Non mi sembra che nella pratica medica sia chiara la differenza esistente fra scienza e tecnologia. Si parla di scienza laddove è abbastanza evidente che tutte le pratiche in uso riguardano la tecnologia. Questo aspetto è molto importante perché da un punto di vista tecnologico ogni metodologia terapeutica può essere considerata un metodo operazionale, indipendentemente dalla scientificità o meno del modello al quale si ispira, visto che il fine in questo caso non è l’andare a cercare quello che nasconde la natura, ma il vantaggio e il benefizio. Come conseguenza il medico deve sforzarsi a separare la constatazione dei fatti dai giudizi di attendibilità o meno di un certo modello. Questo perche ogni metodologia volta a determinare l’efficacia di un trattamento riflette necessariamente la sua dipendenza dal modello di riferimento. In pratica non esiste una metodologia che si prefigga e consenta di dare una risposta a tutte le richieste che la disciplina medica vorrebbe venissero soddisfatte. Però come sottolineato da molti ricercatori, sono dell’opinione che questo potrebbe essere realizzato introducendo un approccio metodologico pluralistico, che fosse volto a evidenziare sia i limiti dell’RCT nella valutazione di sistemi terapeutici non ortodossi, sia l’importanza di credo culturali diversi, purchè posti in maniera non esclusiva, che sono ritenuti concorrere nel potenziale successo della terapia. Questo sta a significare che da una parte si dovrebbe prendere atto dei limiti del paradigma farmaco-inibitore e della logica cartesiana, che sono i pilastri dell’ortodossia, e dall’altra dell’impossibilità di imporre i principi teorici spesso tutti da dimostrare, che stanno alla base delle terapie non ortodosse e che tuttavia sono essenziali nell’ambito del metodo operazionale.

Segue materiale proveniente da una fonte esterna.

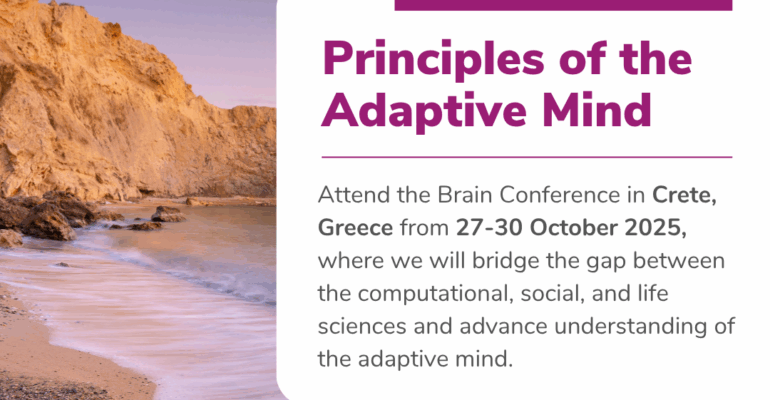 Principles of the Adaptive Mind

Attend the Brain Conference in Crete, Greece from 27-30 October 2025, where we will bridge the gap between the computational, social, and life sciences and advance understanding of the adaptive mind.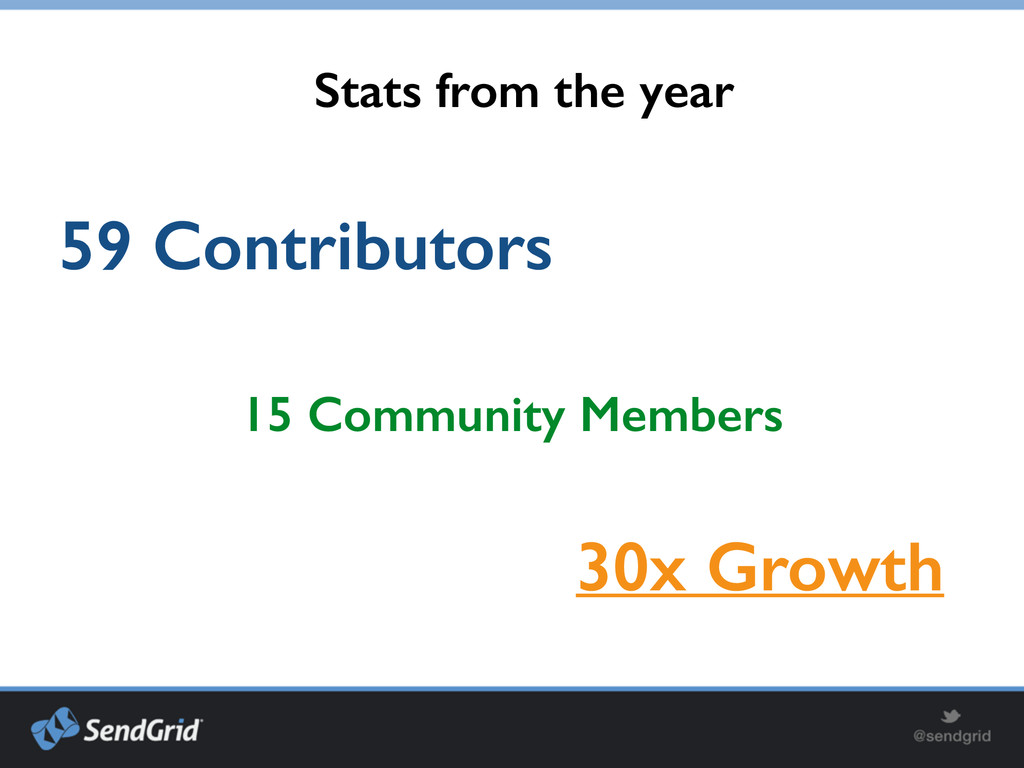 Stats from the year

59 Contributors

15 Community Members

30x Growth

SendGrid

@sendgrid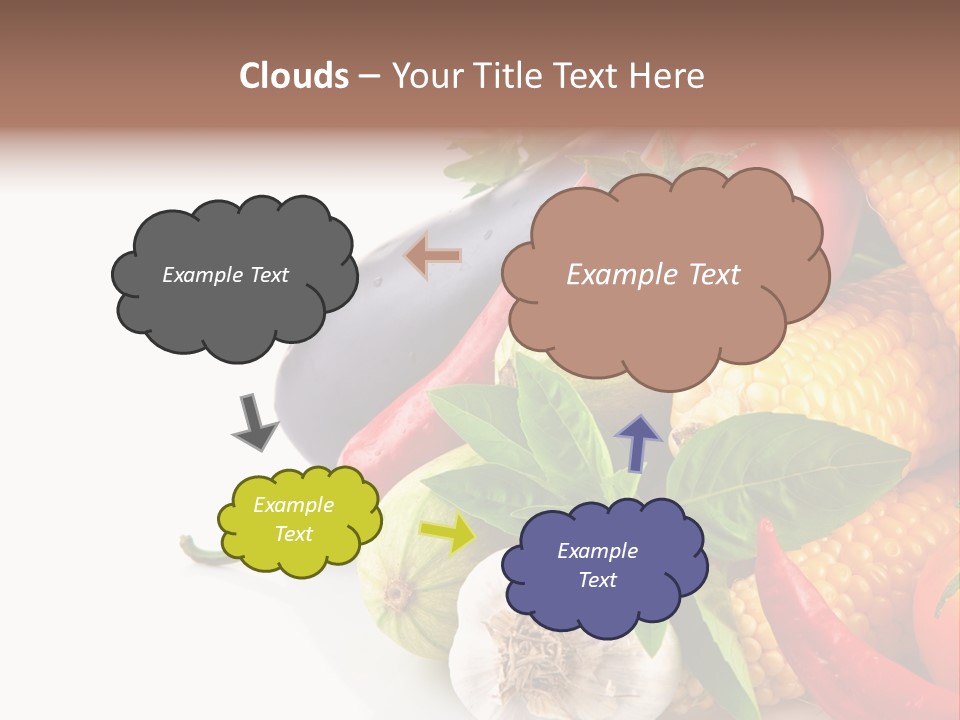 Clouds – Your Title Text Here

Example Text

Example Text

Example Text

Example Text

Il punto chiave della proposta presuppone, dal mio punto di vista, una rivoluzione del concetto di organismo biologico, che non può essere più generalizzabile come realtà materiale tenuto conto che il suo sviluppo e il suo modo di essere sono il risultato di atti cognitivi individuali. Il che implica che non si può trattarlo a un solo livello di descrizione e se questo vale per la normalità, deve valere anche per l’anomalia come è definibile uno stato di malattia. Considero questo concetto, che prevede l’introduzione dell’intreccio corpo-mente come entità non separabile, uno dei possibili presupposti dello sviluppo futuro della medicina e che l’adozione di quello che abbiamo menzionato approccio metodologico pluralistico possa permetterne l’attuazione. Esso di fatto favorisce il verificarsi di quel trasferimento di conoscenze fra i diversi sistemi terapeutici che può permettere la rivoluzione del concetto di organismo che ritengo necessaria e fine primo dell’istituzionalizzazione della Medicina Integrata, mirando a un atto medico che non rispetti solo l’umanità, ma che cerchi di appartenervi.

Bibliografia

  1. I. Iyoha, Evidence Based Complementary and Alternative Medicine, 2011, ID389518
  2. Jüni P, Altman DG, Egger M. BMJ 2001;323:42-6
  3. Chan AW, Altman DG. Epidemiology and reporting of randomised trials published in PubMed journals. Lancet 2005;365:1159-62
  4. O. H. P. Pepper. Am. J. Pharm., 1945, 117, 409
  5. A. Grunbaum, in Non-specific Aspects of Treatment, M. Shepherd and N. Sartorius Eds., Hans Huber, Toronto, 1989.
  6. R. Giarelli in On Knowing and Not Knowing in the Anthropology of medicine, R. Littlewood Ed., Left Coast Press, Walnut Creek, California, 2007.